Stan Barnes, an Arizona-based Republican strategist who is a longtime friend of Lake’s, said that he had early on urged Lake to soften her hard-edged rhetoric. But he said the candidate had turned him down — a decision, Barnes said, he has come to see as wise.
“She says, ‘Thank you very much, Stan,’ and then goes out and does what she’s been doing,” Barnes said. “Any attempt to change or script or restructure the campaign is counter to what’s in her heart.”
The candidate’s unconventional approach extends to fundraising. While other candidates typically burn up the phone lines to deep-pocketed donors, Lake has taken a largely hands-off approach: During a recent sit-down with contributors in Tucson, attendees expressed surprise that she hadn’t reached out to them.
She often refuses to make a hard sell to donors during fundraising events, saying that while contributions are appreciated, money doesn’t matter as much in politics as it used to.

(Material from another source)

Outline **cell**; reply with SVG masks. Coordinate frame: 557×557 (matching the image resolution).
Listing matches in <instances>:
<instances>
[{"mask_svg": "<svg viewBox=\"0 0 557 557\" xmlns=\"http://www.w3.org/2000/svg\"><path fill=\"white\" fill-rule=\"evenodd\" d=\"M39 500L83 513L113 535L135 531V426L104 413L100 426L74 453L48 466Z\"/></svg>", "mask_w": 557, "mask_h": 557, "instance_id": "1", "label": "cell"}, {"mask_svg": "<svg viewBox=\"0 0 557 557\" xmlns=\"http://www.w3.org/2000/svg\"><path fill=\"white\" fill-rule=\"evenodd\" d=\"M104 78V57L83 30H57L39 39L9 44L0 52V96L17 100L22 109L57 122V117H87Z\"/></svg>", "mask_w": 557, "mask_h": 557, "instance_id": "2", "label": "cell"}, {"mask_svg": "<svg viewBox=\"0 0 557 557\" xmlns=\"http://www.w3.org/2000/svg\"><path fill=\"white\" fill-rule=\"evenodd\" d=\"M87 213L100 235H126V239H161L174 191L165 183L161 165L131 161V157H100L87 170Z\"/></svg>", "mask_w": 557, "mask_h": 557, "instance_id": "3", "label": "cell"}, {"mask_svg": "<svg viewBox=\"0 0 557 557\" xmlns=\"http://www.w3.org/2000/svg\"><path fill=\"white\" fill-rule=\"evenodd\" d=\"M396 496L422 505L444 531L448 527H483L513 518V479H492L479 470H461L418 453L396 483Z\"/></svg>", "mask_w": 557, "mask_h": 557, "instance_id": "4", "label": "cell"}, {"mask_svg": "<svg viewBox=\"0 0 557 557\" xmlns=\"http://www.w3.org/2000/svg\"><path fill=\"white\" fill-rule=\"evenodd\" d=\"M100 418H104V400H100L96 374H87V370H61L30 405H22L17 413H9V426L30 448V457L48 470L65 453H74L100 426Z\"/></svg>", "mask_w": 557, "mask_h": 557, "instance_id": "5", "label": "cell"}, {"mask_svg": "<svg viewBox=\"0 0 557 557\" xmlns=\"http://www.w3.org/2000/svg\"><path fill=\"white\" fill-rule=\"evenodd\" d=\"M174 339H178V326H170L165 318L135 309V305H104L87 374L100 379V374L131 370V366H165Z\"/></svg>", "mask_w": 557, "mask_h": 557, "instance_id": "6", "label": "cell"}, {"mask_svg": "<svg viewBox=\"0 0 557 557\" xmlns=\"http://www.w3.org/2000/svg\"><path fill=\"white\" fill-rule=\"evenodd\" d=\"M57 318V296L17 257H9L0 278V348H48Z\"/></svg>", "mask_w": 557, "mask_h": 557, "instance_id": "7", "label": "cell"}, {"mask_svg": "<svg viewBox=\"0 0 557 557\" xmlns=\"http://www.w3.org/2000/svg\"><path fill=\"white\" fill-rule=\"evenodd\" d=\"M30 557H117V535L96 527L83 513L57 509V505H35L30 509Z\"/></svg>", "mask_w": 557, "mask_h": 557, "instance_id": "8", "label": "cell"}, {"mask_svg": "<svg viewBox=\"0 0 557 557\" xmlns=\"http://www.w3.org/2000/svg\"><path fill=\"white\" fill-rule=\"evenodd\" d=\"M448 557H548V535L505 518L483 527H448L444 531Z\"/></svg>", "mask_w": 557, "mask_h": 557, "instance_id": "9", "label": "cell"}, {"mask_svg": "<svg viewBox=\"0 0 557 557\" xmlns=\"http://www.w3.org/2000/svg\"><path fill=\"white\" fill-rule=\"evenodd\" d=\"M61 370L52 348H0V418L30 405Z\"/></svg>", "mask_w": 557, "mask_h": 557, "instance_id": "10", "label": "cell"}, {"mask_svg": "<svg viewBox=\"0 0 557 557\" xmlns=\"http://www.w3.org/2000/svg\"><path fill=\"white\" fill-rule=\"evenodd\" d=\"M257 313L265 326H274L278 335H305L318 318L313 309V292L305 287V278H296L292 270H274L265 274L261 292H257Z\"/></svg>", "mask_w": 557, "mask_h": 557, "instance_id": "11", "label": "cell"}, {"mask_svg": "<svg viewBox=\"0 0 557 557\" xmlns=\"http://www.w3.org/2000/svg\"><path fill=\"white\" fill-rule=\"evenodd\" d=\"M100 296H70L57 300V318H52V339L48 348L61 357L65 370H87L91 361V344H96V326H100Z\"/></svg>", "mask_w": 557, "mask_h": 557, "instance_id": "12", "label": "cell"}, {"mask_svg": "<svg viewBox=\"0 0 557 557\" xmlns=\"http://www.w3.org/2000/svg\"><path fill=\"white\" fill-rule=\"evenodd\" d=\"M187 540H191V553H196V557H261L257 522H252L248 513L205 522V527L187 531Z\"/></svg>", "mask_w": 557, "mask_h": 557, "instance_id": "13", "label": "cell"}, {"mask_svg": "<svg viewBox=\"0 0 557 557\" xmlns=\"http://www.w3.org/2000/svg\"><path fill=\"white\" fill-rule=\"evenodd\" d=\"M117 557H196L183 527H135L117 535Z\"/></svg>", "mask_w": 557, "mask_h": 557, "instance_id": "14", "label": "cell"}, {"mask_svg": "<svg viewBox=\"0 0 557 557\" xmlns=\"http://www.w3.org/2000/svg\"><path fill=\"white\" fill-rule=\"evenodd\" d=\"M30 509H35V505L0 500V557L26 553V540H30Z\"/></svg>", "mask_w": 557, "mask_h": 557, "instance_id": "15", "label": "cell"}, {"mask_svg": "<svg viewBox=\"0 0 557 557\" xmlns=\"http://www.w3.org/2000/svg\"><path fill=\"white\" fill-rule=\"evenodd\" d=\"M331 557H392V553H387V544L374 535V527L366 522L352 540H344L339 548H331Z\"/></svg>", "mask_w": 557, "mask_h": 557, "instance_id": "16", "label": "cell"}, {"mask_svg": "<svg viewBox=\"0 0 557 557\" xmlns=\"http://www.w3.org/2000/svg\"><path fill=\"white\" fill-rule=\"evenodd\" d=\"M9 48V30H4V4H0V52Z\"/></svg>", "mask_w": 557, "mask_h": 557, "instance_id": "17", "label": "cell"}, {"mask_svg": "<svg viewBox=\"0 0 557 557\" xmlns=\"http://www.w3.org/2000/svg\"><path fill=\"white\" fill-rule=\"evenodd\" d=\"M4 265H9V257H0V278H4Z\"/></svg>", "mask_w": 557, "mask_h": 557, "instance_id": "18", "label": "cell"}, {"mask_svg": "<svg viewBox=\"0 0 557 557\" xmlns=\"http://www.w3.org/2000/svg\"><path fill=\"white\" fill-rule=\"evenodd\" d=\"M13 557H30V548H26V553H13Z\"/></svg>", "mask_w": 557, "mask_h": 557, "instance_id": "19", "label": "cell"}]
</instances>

And until recently, Lake’s campaign rarely sent online fundraising solicitations to supporters.
Still, she has begun to win over some of the state’s big givers, many of whom backed her more establishment-aligned primary opponent. Last week, she held a fundraiser at the Biltmore Estates in Phoenix that netted $650,000, according to an organizer.
While other candidates line their campaigns with experienced advisers, Lake’s organization is filled with young aides who are new to politics. The campaign has taken on a collegiate feel: During a visit to her headquarters last Thursday, several teenage staffers typed away on laptops. A nearby wall featured a poster of Lake superimposed onto the cover of an album by the rapper Drake.
And following last week’s fundraiser, Lake staffers set off fireworks outside the home of Robson, her defeated primary opponent who happens to live several doors down from where the event took place.
The roster of top Lake aides includes Dale, a political first-timer and former local TV host who met Lake when she was starting in the TV news business. Dale, who is regularly at Lake’s side, has taken on the role of director of operations. There is also 21-year-old Matthew Martinez, who is taking a year off from college to run the get-out-the-vote effort.
And there is 27-year-old Colton Duncan, who Lake calls “the most important person on the campaign” and likens to the provocateur and Trump adviser Roger Stone. Duncan, who grew up in a trailer park in Lubbock, Texas, was brought in early to help Lake with messaging. He has called himself the “anti-consultant consultant.”
With the race heading down the final stretch, public polls show it is competitive: A CBS News/YouGov survey released Wednesday shows Lake and Hobbs tied at 49 percent, the latest in a string of surveys showing a tight race.
And, as Trump heads to Arizona this weekend to host a rally for Lake, her campaign has drawn the attention of those in the former president’s orbit. Steve Bannon, a former Trump chief strategist who has had Lake on his “War Room” podcast, called her “the most unique” candidate to come out of the pro-Trump movement, and argued that her rise reflected a shift in how campaigns are run.
“I think the game is changing rapidly,” he said. “It’s unbelievable.”